[英]Make all derived template classes friend of other class in C++
Let's say I have to following hierarchy: 假设我必须遵循以下层次结构:
template<class T> class Base {
protected:
T container;
};
template<class T> class Derived1 : public Base<T> {
public:
void f1() {
/* Does stuff with Base<T>::container */
}
};
template<class T> class Derived2 : public Base<T> {
public:
void f2() {
/* Does stuff with Base<T>::container */
}
};
Now I want an independent Class (not derived from Base) that can access the Base<T>::container
directly from Base or any Derived class. 现在,我想要一个独立的类(不是从Base派生的),该类可以直接从Base或任何派生类访问
Base<T>::container
。 I read about template friend classes and it seems to be the solution to my problem but I couldn't figure out the syntax yet. 我阅读了有关模板朋友类的文章 ,这似乎是解决我的问题的方法,但是我还无法弄清楚语法。 I am looking for something like:
我正在寻找类似的东西:
template<class T> class Foo{
template<T> friend class Base<T>; // <-- this does not work
public:
size_t bar(const Base<T> &b) const{
return b.container.size();
}
};
Derived1<std::vector<int> > d;
d.f1();
Foo<std::vector<int> > foo;
size_t s = foo.bar()
The friend class line causes an error: specialization of 'template<class T> class Base' must appear at namespace scope template<T> friend class Base<T>
and the member variable container
is still not accessible. 朋友类行导致
error: specialization of 'template<class T> class Base' must appear at namespace scope template<T> friend class Base<T>
,并且成员变量container
仍然不可访问。
A couple of issues: 几个问题:
Just as you don't put a <T>
after the class name when defining a class template: 就像在定义类模板时不要在类名后放置
<T>
:
template <class T> class X<T> { ... }; // WRONG
template <class T> class X { ... }; // RIGHT
you shouldn't put it after the class name when declaring a class template, whether in a forward declaration or friend declaration: 在声明类模板时,无论是在前向声明还是在朋友声明中,都不应将其放在类名之后:
template <class T> class X<T>; // WRONG
template <class T> class X; // RIGHT - declares the template exists
template <class T> friend class X<T>; // WRONG
template <class T> friend class X; // RIGHT - says all specializations of X are friends
(Unless you're creating a class template partial specialization. For example, if class template X
is already declared, then template <class T> class X<T*> { ... };
defines a partial specialization that will be used instead of the primary template when the template argument is a pointer.) (除非您要创建类模板的部分专业化。

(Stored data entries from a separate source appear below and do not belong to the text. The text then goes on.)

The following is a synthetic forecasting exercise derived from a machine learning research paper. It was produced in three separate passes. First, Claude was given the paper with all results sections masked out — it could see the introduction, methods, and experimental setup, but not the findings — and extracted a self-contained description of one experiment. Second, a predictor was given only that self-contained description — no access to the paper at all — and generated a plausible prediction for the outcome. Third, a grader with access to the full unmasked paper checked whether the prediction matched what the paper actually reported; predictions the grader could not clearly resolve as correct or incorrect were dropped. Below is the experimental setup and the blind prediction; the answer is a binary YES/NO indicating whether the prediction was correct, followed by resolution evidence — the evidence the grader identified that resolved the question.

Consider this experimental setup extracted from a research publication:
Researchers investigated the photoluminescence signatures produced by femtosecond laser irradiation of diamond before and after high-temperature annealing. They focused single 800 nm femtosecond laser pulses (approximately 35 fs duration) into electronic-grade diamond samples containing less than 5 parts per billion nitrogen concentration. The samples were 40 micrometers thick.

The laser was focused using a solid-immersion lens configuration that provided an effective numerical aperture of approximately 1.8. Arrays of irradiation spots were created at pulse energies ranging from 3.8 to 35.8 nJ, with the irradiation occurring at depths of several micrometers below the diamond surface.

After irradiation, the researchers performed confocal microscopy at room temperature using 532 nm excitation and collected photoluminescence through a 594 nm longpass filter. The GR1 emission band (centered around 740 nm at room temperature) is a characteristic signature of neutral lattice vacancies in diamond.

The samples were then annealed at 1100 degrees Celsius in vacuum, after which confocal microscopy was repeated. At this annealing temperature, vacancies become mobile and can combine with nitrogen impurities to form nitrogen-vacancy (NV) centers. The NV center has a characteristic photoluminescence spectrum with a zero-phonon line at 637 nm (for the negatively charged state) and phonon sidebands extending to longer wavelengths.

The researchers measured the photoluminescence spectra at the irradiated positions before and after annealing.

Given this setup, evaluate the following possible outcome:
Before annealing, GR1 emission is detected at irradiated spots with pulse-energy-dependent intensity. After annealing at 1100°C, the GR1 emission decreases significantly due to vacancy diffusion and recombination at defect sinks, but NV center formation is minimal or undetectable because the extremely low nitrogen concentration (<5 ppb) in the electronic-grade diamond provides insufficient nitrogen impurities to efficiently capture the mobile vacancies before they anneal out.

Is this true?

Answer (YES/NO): NO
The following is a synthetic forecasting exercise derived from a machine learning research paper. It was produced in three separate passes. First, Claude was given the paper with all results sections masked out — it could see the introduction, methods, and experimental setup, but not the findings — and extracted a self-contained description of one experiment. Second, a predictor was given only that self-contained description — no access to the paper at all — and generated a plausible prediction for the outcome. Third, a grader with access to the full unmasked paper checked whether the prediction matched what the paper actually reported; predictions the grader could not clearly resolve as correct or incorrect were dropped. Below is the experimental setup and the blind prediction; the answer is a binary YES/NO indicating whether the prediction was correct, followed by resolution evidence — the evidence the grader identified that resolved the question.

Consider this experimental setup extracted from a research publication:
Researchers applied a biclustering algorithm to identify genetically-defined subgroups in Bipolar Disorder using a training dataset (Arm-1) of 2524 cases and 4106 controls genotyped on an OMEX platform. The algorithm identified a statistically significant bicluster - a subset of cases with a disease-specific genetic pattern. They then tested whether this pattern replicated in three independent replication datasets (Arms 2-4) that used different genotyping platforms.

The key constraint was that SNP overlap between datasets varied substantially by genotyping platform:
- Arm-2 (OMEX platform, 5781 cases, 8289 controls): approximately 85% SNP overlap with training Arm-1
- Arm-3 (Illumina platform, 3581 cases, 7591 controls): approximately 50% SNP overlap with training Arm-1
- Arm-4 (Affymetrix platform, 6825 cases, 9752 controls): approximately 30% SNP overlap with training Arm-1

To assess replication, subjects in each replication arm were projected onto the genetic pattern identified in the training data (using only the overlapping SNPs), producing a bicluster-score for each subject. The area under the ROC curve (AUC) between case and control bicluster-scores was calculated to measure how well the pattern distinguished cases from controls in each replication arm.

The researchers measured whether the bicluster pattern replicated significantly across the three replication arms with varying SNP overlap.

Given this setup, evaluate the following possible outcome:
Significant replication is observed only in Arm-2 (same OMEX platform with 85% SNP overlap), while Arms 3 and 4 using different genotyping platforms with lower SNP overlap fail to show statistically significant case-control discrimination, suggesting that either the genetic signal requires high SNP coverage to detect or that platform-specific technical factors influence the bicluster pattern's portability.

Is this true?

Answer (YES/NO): NO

例如,如果已经声明了类模板
X
,则template <class T> class X<T*> { ... };
定义了将被使用的部分专业化当template参数为指针时)。
And you have the friend declaration backwards: it needs to appear inside the class with the non-public member(s), and name the other class(es) which are allowed to use the members. 而且您的朋友声明向后:它需要与非公共成员一起出现在类中,并命名允许使用这些成员的其他类。 (If it worked the other way around, then any new class could gain access to any other class's private and protected members, without the permission of the owning class!)
(如果以其他方式起作用,那么任何新类都可以在未经拥有类许可的情况下访问任何其他类的私有成员和受保护成员!)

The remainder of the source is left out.